Jackson aggiunge che «Sebbene i modelli di valutazione integrati svolgano un ruolo importante nell'aiutare i decisori politici in materia di clima a prendere decisioni, alcune delle ipotesi che essi fanno quando si tratta di immagazzinare grandi quantità di carbonio nel sottosuolo sembrano irrealistiche». 

I calcoli del team suggeriscono che «Un parametro di riferimento globale più realistico è nell'intervallo di 5-6 gigatonnellate di stoccaggio all'anno entro il 2050. Questa stima è in linea con il modo in cui le tecnologie simili esistenti sono state ampliate nel tempo». 

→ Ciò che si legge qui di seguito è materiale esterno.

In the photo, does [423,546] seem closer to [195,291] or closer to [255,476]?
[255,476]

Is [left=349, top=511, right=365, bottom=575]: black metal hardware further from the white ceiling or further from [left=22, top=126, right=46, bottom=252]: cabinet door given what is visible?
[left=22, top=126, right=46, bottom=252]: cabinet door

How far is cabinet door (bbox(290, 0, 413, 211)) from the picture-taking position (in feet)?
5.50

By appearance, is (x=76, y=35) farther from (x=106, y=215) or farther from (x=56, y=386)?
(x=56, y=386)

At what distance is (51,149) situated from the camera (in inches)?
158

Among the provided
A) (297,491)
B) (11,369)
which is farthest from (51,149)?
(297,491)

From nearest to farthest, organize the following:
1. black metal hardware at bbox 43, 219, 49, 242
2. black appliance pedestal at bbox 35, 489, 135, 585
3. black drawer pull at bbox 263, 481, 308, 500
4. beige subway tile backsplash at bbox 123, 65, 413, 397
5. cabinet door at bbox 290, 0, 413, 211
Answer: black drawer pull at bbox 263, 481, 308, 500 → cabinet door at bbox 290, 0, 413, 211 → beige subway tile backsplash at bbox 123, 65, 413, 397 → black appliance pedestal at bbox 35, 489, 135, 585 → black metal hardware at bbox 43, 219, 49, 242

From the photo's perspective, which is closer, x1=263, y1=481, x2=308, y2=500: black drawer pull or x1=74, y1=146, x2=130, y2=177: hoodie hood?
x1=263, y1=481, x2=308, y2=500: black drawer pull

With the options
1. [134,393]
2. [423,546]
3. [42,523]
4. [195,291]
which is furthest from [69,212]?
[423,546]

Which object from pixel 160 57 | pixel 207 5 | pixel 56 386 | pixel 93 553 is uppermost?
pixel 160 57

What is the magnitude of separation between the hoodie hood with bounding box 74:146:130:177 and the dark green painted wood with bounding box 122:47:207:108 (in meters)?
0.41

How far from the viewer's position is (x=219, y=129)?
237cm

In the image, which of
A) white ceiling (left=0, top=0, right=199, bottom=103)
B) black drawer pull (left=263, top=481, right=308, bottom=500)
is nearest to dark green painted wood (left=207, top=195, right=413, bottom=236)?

L’approccio di modellazione dei tre scienziati dell’Imperial utilizza modelli di crescita osservati in dati del mondo reale provenientida diversi settori, tra i quali  l'estrazione mineraria e l'energia rinnovabile.  I ricercatori dicono che «Osservando come questi settori sono cresciuti in passato e combinando le quantità esistenti di CO2 immagazzinata con un quadro flessibile per esplorare diversi scenari, il nuovo approccio fornisce un modo affidabile per fare proiezioni realizzabili e a lungo termine per lo stoccaggio sotterraneo di CO2 e potrebbe essere uno strumento prezioso per i decisori politici». 

Krevor conclude: «Il nostro studio è il primo ad applicare modelli di crescita da settori affermati allo stoccaggio di CO2 . Le previsioni esistenti si basano su ipotesi speculative, ma utilizzando dati storici e trend provenienti da altri settori all'interno del settore, il nostro nuovo modello offre un approccio più realistico e pratico per prevedere la rapidità con cui lo stoccaggio del carbonio può essere ampliato, aiutandoci a stabilire obiettivi più raggiungibili».